Synonyms:  Phytanic Acid Storage Disease, Heredopathia Atactica Polyneuritiformis



What is Refsum Disease?

Adult Refsum disease (ARD) is a rare genetic disease that causes weakness or numbness of the hands and feet (peripheral neuropathy). Due to a genetic abnormality, people with ARD disease lack the enzyme in peroxisomes that break down phytanic acid, a type of fat found in certain foods. As a result, toxic levels of phytanic acid build up in the brain, blood, and other tissues. The disease usually begins in late childhood or early adulthood with increasing night blindness due to degeneration of the retina (retinitis pigmentosa). If the disease progresses, other symptoms may include deafness, loss of the sense of smell (anosmia), problems with balance and coordination (ataxia), dry and scaly skin (ichthyosis), and heartbeat abnormalities (cardiac arrhythmias). Some individuals will have shortened bones in their fingers or toes, or a visibly shortened fourth toe. Although the disease usually appears in early childhood, some people will not develop symptoms until their 40s or 50s.

Is there any treatment?

The primary treatment for ARD is to restrict or avoid foods that contain phytanic acid, including dairy products; beef and lamb; and fatty fish such as tuna, cod, and haddock. Some individuals may also require plasma exchange (plasmapheresis) in which blood is drawn, filtered, and reinfused back into the body, to control the buildup of phytanic acid.

What is the prognosis?

ARD is treatable because phytanic acid is not produced by the body, but is only found in foods. With treatment, muscle weakness, numbness, and dry and scaly skin generally disappear. However, vision and hearing problems may persist and the sense of smell may not return. Untreated, ARD can lead to sudden death caused by heartbeat abnormalities.

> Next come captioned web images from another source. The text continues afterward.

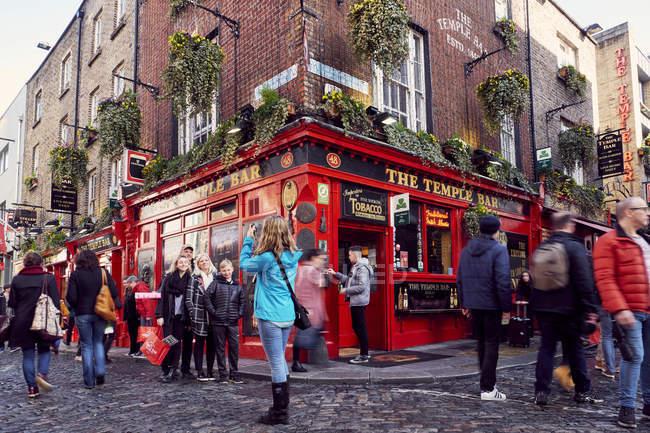 Tourists taking photos outside Temple Bar in Dublin, Ireland — Stock Photo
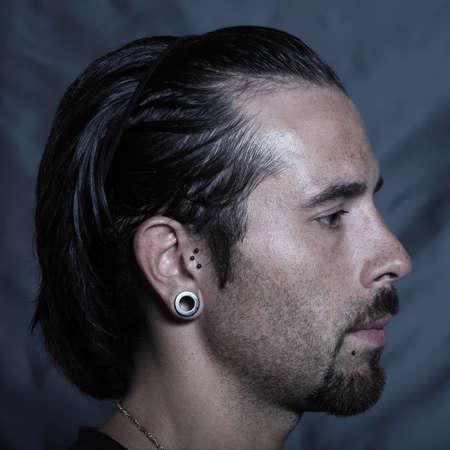 durchstechen: urban stylish caucasian junger Mann mit Ohrl�cher und Piercing-Studio Portrai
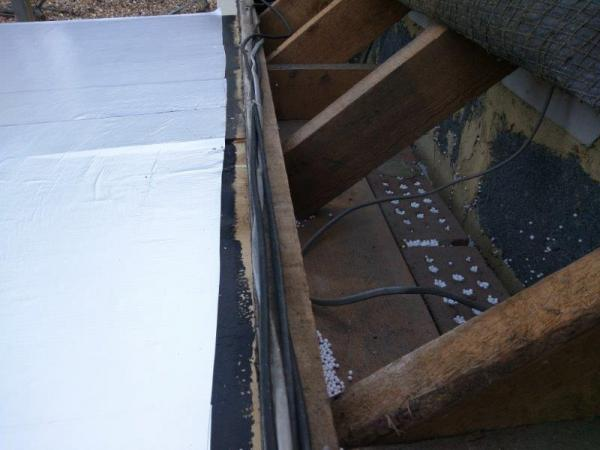 Warm Flat Roof Junction With Pitched Roof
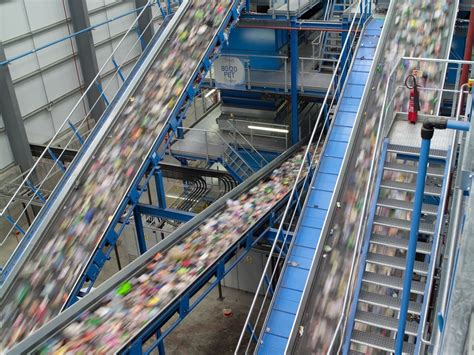 Coca Cola launches UK sustainable packaging strategy, to ...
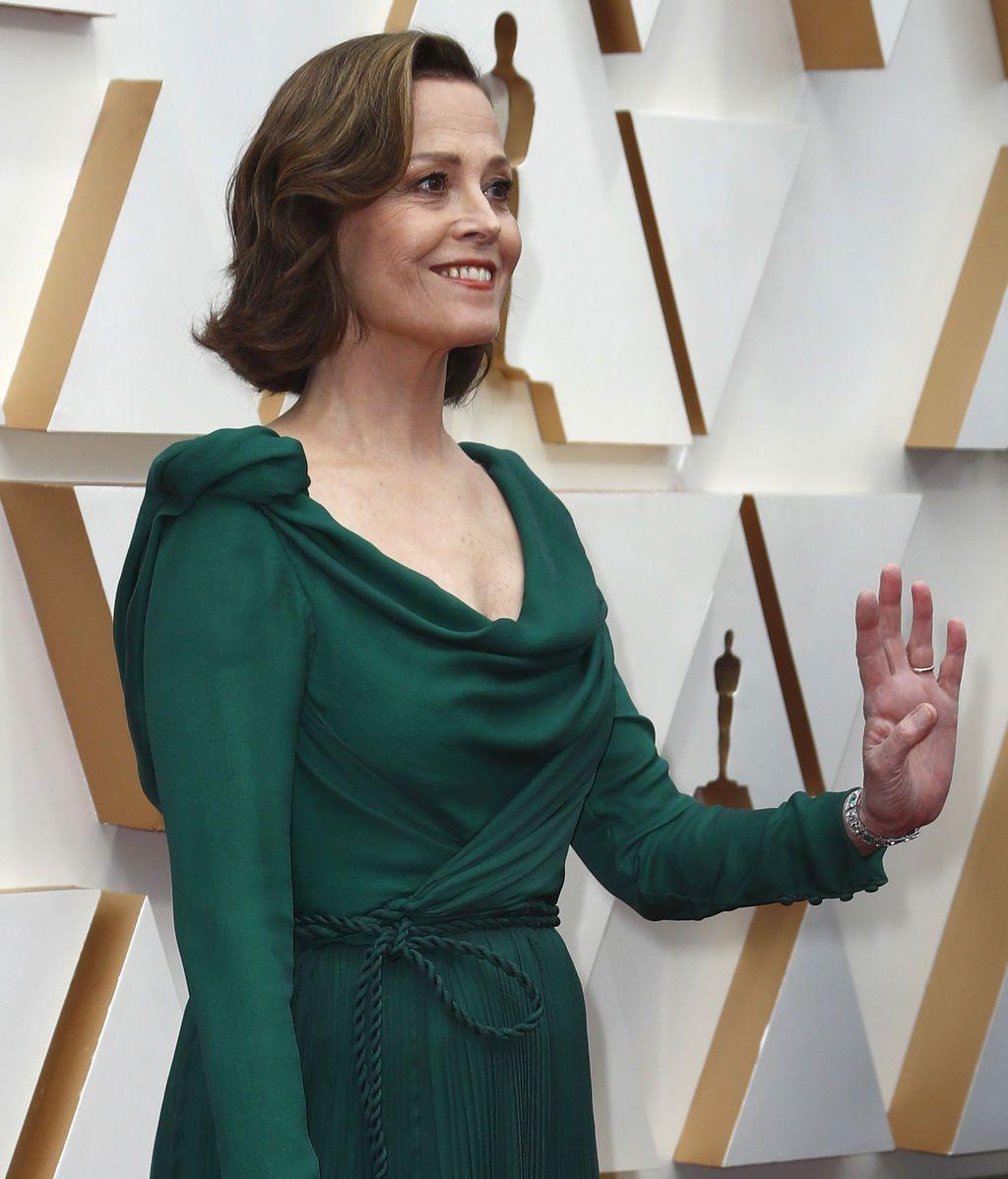 Sigourney Weaver posa en la alfombra roja de los Premios Óscar 2020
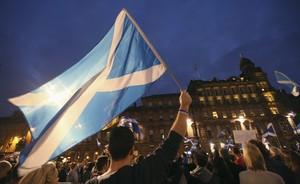 Partidarios del sí ondean la bandera escocesa durante la campaña para el referéndum de independencia del 2014.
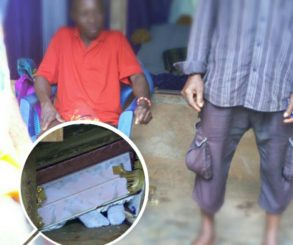 Man Violently Interrupted The Burial Ceremony Of His Wife And Threw The Corpse On The Floor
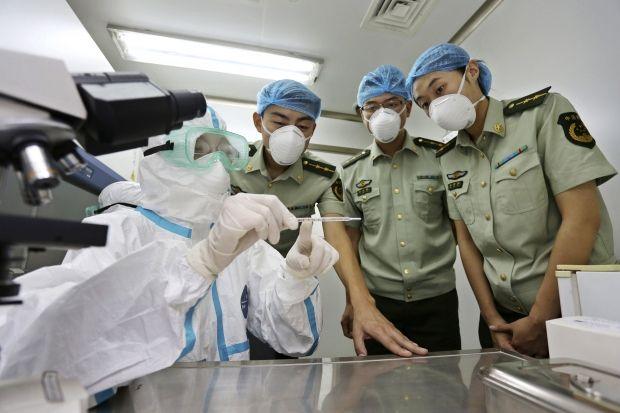 Борьба с лихорадкой Эбола в Либерии была неэффективной - ВОЗ  / REUTERS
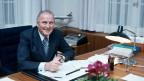 Willi Ritschard in seinem Büro in Bern im November 1977. Ritschard wurde am 5. Dezember in den Bundesrat gewählt und stand dem Eidgenössischen Departement für Umwelt, Verkehr, Energie und Kommunikation sowie dem Finanzdepartement vor.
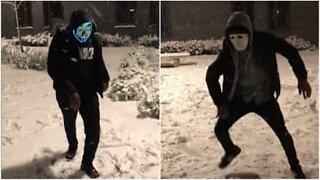 Maskert gruppe danser i snøen i England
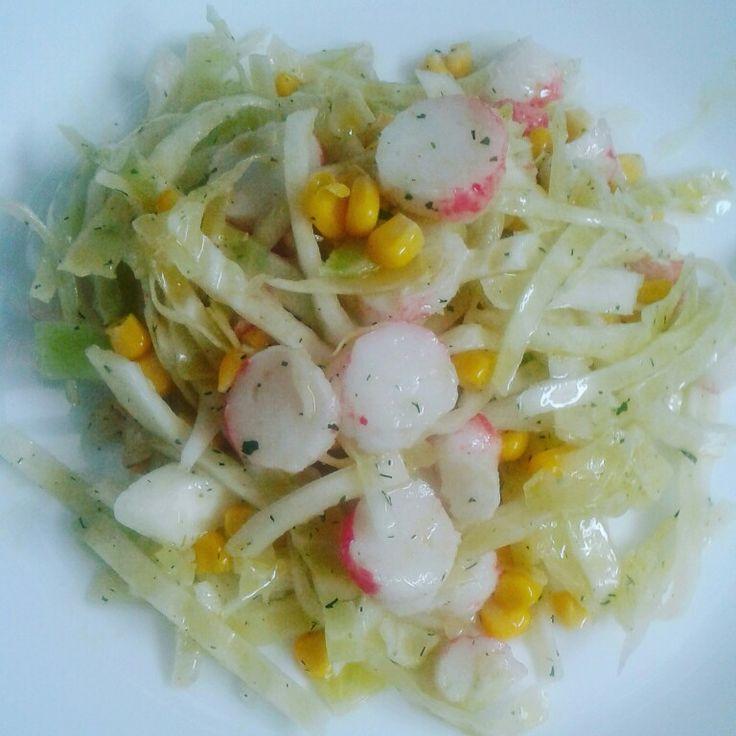 Перекус: капустный салат с крабовым мясом (100ккал)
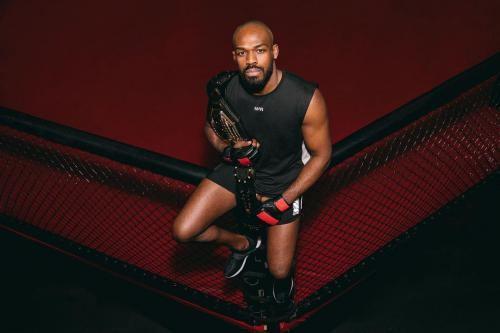 همه چیز درباره جان جونز Jon Jones قهرمان UFC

What research is being done?

The National Institute of Neurological Disorders and Stroke (NINDS) conducts research related to ARD in its laboratories at the National Institutes of Health (NIH), and also supports additional research through grants to major medical institutions across the country. Research is focused on finding better ways to prevent, treat, and ultimately cure ARD and other peroxisomal disorders.